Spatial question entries
+++
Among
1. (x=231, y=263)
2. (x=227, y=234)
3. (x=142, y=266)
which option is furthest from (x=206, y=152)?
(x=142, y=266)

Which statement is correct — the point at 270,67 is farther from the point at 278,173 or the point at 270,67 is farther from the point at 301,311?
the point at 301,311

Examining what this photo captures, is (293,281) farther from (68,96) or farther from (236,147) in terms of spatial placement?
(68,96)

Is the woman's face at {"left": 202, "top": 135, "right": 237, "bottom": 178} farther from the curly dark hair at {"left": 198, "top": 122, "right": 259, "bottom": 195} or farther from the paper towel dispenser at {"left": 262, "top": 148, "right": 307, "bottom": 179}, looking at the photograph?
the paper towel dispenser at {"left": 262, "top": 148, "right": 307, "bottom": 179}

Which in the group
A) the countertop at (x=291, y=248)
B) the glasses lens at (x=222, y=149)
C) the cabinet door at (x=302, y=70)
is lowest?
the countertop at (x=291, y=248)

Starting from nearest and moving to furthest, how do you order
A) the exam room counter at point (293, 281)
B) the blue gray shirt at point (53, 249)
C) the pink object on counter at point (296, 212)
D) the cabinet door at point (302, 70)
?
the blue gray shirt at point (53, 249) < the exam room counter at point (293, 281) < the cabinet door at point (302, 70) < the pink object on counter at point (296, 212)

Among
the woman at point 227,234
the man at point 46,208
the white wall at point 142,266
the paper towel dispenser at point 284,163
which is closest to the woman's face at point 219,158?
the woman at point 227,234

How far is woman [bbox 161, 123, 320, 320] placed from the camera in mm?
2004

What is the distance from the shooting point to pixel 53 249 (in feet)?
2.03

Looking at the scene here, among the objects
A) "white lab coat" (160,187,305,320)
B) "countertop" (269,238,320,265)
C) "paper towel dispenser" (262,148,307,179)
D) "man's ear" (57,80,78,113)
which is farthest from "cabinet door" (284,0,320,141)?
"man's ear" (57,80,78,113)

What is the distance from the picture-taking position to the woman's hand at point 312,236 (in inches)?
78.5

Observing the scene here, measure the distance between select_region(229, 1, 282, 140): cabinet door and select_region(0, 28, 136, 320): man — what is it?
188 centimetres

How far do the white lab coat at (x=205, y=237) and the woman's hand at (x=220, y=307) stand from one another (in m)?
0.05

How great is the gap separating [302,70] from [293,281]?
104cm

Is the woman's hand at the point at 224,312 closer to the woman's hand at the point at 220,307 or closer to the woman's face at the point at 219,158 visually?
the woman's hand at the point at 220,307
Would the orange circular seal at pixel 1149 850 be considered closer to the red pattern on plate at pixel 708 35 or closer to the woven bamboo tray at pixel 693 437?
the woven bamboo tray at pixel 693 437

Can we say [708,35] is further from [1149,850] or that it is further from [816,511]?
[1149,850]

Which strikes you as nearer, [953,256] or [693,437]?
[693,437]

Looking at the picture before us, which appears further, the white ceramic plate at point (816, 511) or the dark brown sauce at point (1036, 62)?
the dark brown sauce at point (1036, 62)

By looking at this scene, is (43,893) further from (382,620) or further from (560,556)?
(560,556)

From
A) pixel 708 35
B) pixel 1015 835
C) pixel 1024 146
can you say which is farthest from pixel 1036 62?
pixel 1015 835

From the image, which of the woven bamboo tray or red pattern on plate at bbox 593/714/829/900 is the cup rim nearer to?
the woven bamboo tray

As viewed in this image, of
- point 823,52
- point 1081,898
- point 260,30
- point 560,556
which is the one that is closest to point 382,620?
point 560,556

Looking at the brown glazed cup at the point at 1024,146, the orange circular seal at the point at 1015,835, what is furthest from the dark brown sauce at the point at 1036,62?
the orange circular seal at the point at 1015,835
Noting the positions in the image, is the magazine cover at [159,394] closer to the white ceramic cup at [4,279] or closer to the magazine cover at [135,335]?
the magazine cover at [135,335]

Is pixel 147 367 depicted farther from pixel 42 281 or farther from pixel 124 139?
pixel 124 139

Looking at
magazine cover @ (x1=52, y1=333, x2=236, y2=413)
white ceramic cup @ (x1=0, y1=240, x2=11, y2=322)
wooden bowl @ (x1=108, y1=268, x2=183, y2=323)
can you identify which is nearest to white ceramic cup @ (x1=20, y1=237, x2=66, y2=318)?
+++
Transcribe all of the lines in the records precisely.

Among
1. (x=231, y=263)
2. (x=227, y=234)
3. (x=142, y=266)
which option is furthest from (x=206, y=152)?
(x=142, y=266)

Which statement is correct — the point at 270,67 is farther from the point at 278,173 or the point at 270,67 is farther from the point at 301,311?
the point at 301,311

Examining what this photo captures, is (293,281) farther from (68,96) or farther from (236,147) in terms of spatial placement?
(68,96)

Is the woman's face at {"left": 202, "top": 135, "right": 237, "bottom": 178} farther from the curly dark hair at {"left": 198, "top": 122, "right": 259, "bottom": 195} or farther from the paper towel dispenser at {"left": 262, "top": 148, "right": 307, "bottom": 179}, looking at the photograph?
the paper towel dispenser at {"left": 262, "top": 148, "right": 307, "bottom": 179}

Which in the group
A) the countertop at (x=291, y=248)
B) the glasses lens at (x=222, y=149)
C) the cabinet door at (x=302, y=70)
is lowest?
the countertop at (x=291, y=248)

Starting from nearest and moving to furthest, how do you order
A) the exam room counter at point (293, 281)
B) the blue gray shirt at point (53, 249)
C) the pink object on counter at point (296, 212)
D) the cabinet door at point (302, 70)
?
the blue gray shirt at point (53, 249) < the exam room counter at point (293, 281) < the cabinet door at point (302, 70) < the pink object on counter at point (296, 212)

Among
the woman at point 227,234
the man at point 46,208
the white wall at point 142,266
the paper towel dispenser at point 284,163
which is closest to the woman's face at point 219,158?
the woman at point 227,234

How far is woman [bbox 161, 123, 320, 320] placed from the camera in mm?
2004

What is the distance from the shooting point to pixel 53 249 (in feet)?
2.03

Looking at the scene here, among the objects
A) "white lab coat" (160,187,305,320)
B) "countertop" (269,238,320,265)
C) "paper towel dispenser" (262,148,307,179)
D) "man's ear" (57,80,78,113)
which is farthest from "cabinet door" (284,0,320,141)?
"man's ear" (57,80,78,113)

What is the distance from the picture-taking position to the woman's hand at point 312,236 (in inches)?
78.5

Observing the scene here, measure the distance between select_region(229, 1, 282, 140): cabinet door and select_region(0, 28, 136, 320): man — what is it?
188 centimetres

How far do the white lab coat at (x=205, y=237) and the woman's hand at (x=220, y=307) stand from one another (in m)?
0.05

How great is the gap separating [302,70] from [293,281]?
104cm

Is the woman's hand at the point at 224,312 closer to the woman's hand at the point at 220,307 or closer to the woman's face at the point at 219,158 visually?
the woman's hand at the point at 220,307
Would the orange circular seal at pixel 1149 850 be considered closer to the red pattern on plate at pixel 708 35 or closer to the woven bamboo tray at pixel 693 437?
the woven bamboo tray at pixel 693 437

Can we say [708,35] is further from [1149,850] or that it is further from [816,511]?
[1149,850]

Which strikes you as nearer, [953,256] or [693,437]?
[693,437]

Looking at the picture before us, which appears further, the white ceramic plate at point (816, 511) or the dark brown sauce at point (1036, 62)?
the dark brown sauce at point (1036, 62)

By looking at this scene, is (43,893) further from (382,620) or further from (560,556)?
(560,556)

From
A) pixel 708 35
B) pixel 1015 835
C) pixel 1024 146
can you say which is farthest from pixel 1036 62?
pixel 1015 835

From the image, which of the woven bamboo tray or red pattern on plate at bbox 593/714/829/900 is the cup rim nearer to?
the woven bamboo tray

As viewed in this image, of
- point 823,52
- point 1081,898
- point 260,30
- point 560,556
which is the one that is closest to point 382,620?
point 560,556

Looking at the brown glazed cup at the point at 1024,146, the orange circular seal at the point at 1015,835, what is furthest from the dark brown sauce at the point at 1036,62?
the orange circular seal at the point at 1015,835
Noting the positions in the image, is the magazine cover at [159,394] closer to the white ceramic cup at [4,279] or closer to the magazine cover at [135,335]?
the magazine cover at [135,335]

Is pixel 147 367 depicted farther from pixel 42 281 or farther from pixel 124 139?
pixel 124 139

Looking at
magazine cover @ (x1=52, y1=333, x2=236, y2=413)
white ceramic cup @ (x1=0, y1=240, x2=11, y2=322)
wooden bowl @ (x1=108, y1=268, x2=183, y2=323)
can you identify which is nearest to white ceramic cup @ (x1=20, y1=237, x2=66, y2=318)?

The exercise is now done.